■ Passage provided ■

+++

What is the gender wage gap?
The gender wage gap is the difference between how much men and women are paid. There are a variety of metrics that show this gap, but in the US, one of the most-cited figures is that women make 78 percent as much as men make in a year. The gap is either larger or smaller depending on whether one looks at it on an hourly, weekly, or annual basis.
The wage gap is the product of many factors, ranging from outright employer discrimination to differences in the occupations men and women choose and the hours they work. It is also a long-standing concern in the US. Congress passed the Equal Pay Act in 1963, but major gender pay disparities still exist more than 50 years later, despite other legislative actions intended to create more equality.
However, the issue remains controversial. There is, for example, widespread disagreement on the best way to measure the wage gap. Some believe the 78 percent figure is misleading because women tend to work in lower-paying fields than men. And while Democrats have put forth more legislation aimed at shrinking that gap, Republicans argue that the Equal Pay Act already made it illegal to discriminate on gender, and that any further legislation is unnecessary.
Why is there a gender wage gap?
Lots of factors contribute to the gap in pay between men and women. There's outright discrimination, of course. And if that's all there was than the gender-wage gap would be simple to quantify.
But researchers have identified many more differences between men and women that contribute to the wage gap. For example, women tend to work fewer hours than men, even among full-time workers. Women also tend to work in lower-paying fields than men. That means that different approaches to measuring the gap come up with different numbers than the oft-used 78 percent figure.
Other factors that are tougher to measure are also involved. Women tend not to negotiate their pay as hard as men do, and there is also evidence that employers are averse to promoting young women, as employers worry that those women will not stick around or will start putting in fewer hours when they have children. Women are also less interested than men are in becoming the boss, as a Pew study found in late 2013.
In addition, pay secrecy — when employers discourage or prohibit employees from discussing their pay — can contribute to unequal pay. It's easier for pay discrepancies to remain in place and even worsen when workers do not know those discrepancies exist.
How big is the wage gap?
The often-cited 78 percent figure, which comes from Census data, is the broadest measure and measures annual income for all full-time year-round workers. However, a Labor Department measure of weekly wages finds that women make 82 percent of what men make.
The differences between these two figures are important to keep in mind. The 77-percent figure not only measures annual wages, but it includes self-employed workers, whereas the Labor Department figure does not. However, the Labor Department includes some workers who do not work year-round, like construction workers.

+++

■ Given entries ■
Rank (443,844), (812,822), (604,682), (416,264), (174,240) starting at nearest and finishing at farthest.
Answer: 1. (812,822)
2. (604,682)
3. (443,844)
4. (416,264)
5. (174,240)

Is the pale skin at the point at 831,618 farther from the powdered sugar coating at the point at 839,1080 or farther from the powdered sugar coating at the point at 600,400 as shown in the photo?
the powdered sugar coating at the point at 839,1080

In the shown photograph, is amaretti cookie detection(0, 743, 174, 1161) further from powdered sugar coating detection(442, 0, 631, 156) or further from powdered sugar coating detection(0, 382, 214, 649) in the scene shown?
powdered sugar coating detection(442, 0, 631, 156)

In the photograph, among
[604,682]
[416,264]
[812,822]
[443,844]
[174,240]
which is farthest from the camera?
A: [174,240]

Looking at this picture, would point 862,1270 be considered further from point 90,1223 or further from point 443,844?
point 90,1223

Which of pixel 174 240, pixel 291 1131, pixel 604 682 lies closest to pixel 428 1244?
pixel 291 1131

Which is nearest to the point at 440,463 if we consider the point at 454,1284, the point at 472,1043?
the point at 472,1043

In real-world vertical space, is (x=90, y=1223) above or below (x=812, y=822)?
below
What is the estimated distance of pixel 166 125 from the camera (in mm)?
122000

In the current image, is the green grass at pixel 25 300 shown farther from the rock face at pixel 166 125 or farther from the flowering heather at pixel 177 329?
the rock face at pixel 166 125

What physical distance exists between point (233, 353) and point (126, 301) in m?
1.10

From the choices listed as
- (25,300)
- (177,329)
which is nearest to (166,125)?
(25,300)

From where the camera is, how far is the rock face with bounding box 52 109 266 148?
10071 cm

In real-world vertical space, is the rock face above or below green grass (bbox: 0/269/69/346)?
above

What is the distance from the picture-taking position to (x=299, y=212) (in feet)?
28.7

+++

■ Direction 1 ■
Starting with the line in the records that contains "What is the distance" and going on through the end of the records, echo those lines exactly.
■ Direction 2 ■
What would come next in the text on the gender wage gap? Continue it from where it stops.
The records have no connection to the text about the gender wage gap.

■ Exercise result 1 ■
What is the distance from the picture-taking position to (x=299, y=212) (in feet)?
28.7

■ Exercise result 2 ■
Another popular measure, based on hourly wages, complicates matters further. In a December 2013 report, the Pew Research Center found that full-time working women make 84 percent of what men make on an hourly basis. This differs slightly from the weekly figure (which was 81 percent at the time) because women tend to work fewer hours than men.
What is the best measure of the wage gap?
Researchers argue endlessly over this question. Figures that only take annual, weekly, or hourly wages into account, for example, ignore the fact that men and women have differing levels of educational attainment and also tend to work in different fields.
Some studies have attempted to adjust for or measure these effects. A 2012 study from the American Association of University Women, for example, found a wage gap of 18 percent among recent college graduates. However, after adjusting for factors like occupation and college major, the study found a gap of 6.6 percent remaining.
Another 2007 study by economists Francine Blau and Lawrence Kahn attempted to measure how large the different wage gap components were. Using 1998 data, the researchers found that the industries and occupations that women and men choose account for nearly half the gap. However, they also found that around 41 percent of the wage gap was "unexplained" by more measurable factors like education, experience, and job choice.
These studies can be illuminating, in the sense that they show that both measurable and immeasurable factors contribute to wage inequities in the US. However, simply adjusting for factors like college major and occupational choice can obscure deeper forces in the economy that push women into lower-paid occupations or to spend more time raising children.
Do women make less than men in all jobs?
Almost. Among 111 occupations for which the Bureau of Labor Statistics has 2013 median weekly wage data, women only out-earned men in three categories: bakers (in which women earned around 107 percent of what men earned), wholesale and retail buyers (also around 107 percent), and a small category of jobs classified as "computer occupations, all other" (nearly 104 percent). However, across all occupations, women only earned 82 percent of what men earned on a weekly basis.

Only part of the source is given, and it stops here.